Simple command driven session - Festival Speech Synthesis System

Next: Getting some help, Previous: Basic command line options, Up: Quick start

7.2 Sample command driven session

Here is a short session using Festival's command interpreter.

Start Festival with no arguments

     $ festival
     Festival Speech Synthesis System 1.4.3:release Dec 2002
     Copyright (C) University of Edinburgh, 1996-2002. All rights reserved.
     For details type `(festival_warranty)'
     festival>

Festival uses the a command line editor based on editline for terminal input so command line editing may be done with Emacs commands. Festival also supports history as well as function, variable name, and file name completion via the <TAB> key.

Typing help will give you more information, that is help without any parenthesis. (It is actually a variable name whose value is a string containing help.)

Festival offers what is called a read-eval-print loop, because it reads an s-expression (atom or list), evaluates it and prints the result. As Festival includes the SIOD Scheme interpreter most standard Scheme commands work

     festival> (car '(a d))
     a
     festival> (+ 34 52)
     86

In addition to standard Scheme commands a number of commands specific to speech synthesis are included. Although, as we will see, there are simpler methods for getting Festival to speak, here are the basic underlying explicit functions used in synthesizing an utterance.

Utterances can consist of various types See Utterance types, but the simplest form is plain text. We can create an utterance and save it in a variable

     festival> (set! utt1 (Utterance Text "Hello world"))
     #<Utterance 1d08a0>
     festival>

The (hex) number in the return value may be different for your installation. That is the print form for utterances. Their internal structure can be very large so only a token form is printed.

Although this creates an utterance it doesn't do anything else. To get a waveform you must synthesize it.

     festival> (utt.synth utt1)
     #<Utterance 1d08a0>
     festival>

This calls various modules, including tokenizing, duration,. intonation etc. Which modules are called are defined with respect to the type of the utterance, in this case Text. It is possible to individually call the modules by hand but you just wanted it to talk didn't you. So

     festival> (utt.play utt1)
     #<Utterance 1d08a0>
     festival>

will send the synthesized waveform to your audio device. You should
hear "Hello world" from your machine.

To make this all easier a small function doing these three steps exists. SayText simply takes a string of text, synthesizes it and sends it to the audio device.

     festival> (SayText "Good morning, welcome to Festival")
     #<Utterance 1d8fd0>
     festival>

Of course as history and command line editing are supported <c-p> or up-arrow will allow you to edit the above to whatever you wish.

Festival may also synthesize from files rather than simply text.

     festival> (tts "myfile" nil)
     nil
     festival>

The end of file character <c-d> will exit from Festival and return you to the shell, alternatively the command quit may be called (don't forget the parentheses).

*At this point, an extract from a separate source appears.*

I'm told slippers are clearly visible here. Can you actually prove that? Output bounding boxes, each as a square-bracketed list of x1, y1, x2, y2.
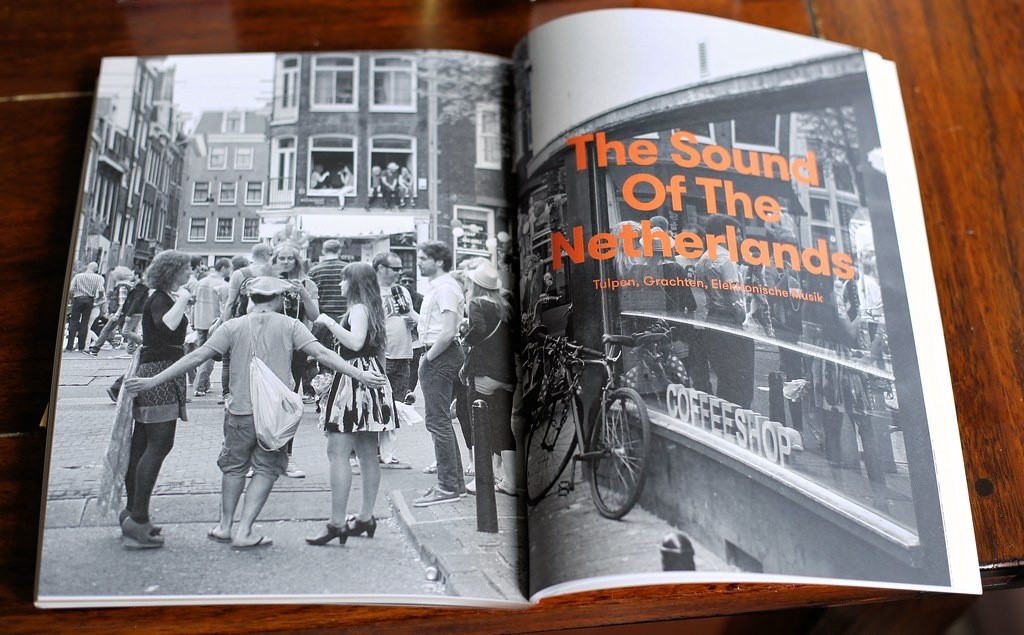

Rather than starting the command interpreter, Festival may synthesize files specified on the command line

     unix$ festival --tts myfile
     unix$

Sometimes a simple waveform is required from text that is to be kept and played at some later time. The simplest way to do this with festival is by using the text2wave program. This is a festival script that will take a file (or text from standard input) and produce a single waveform.

An example use is

     text2wave myfile.txt -o myfile.wav

Options exist to specify the waveform file type, for example if Sun audio format is required

     text2wave myfile.txt -otype snd -o myfile.wav

Use -h on text2wave to see all options.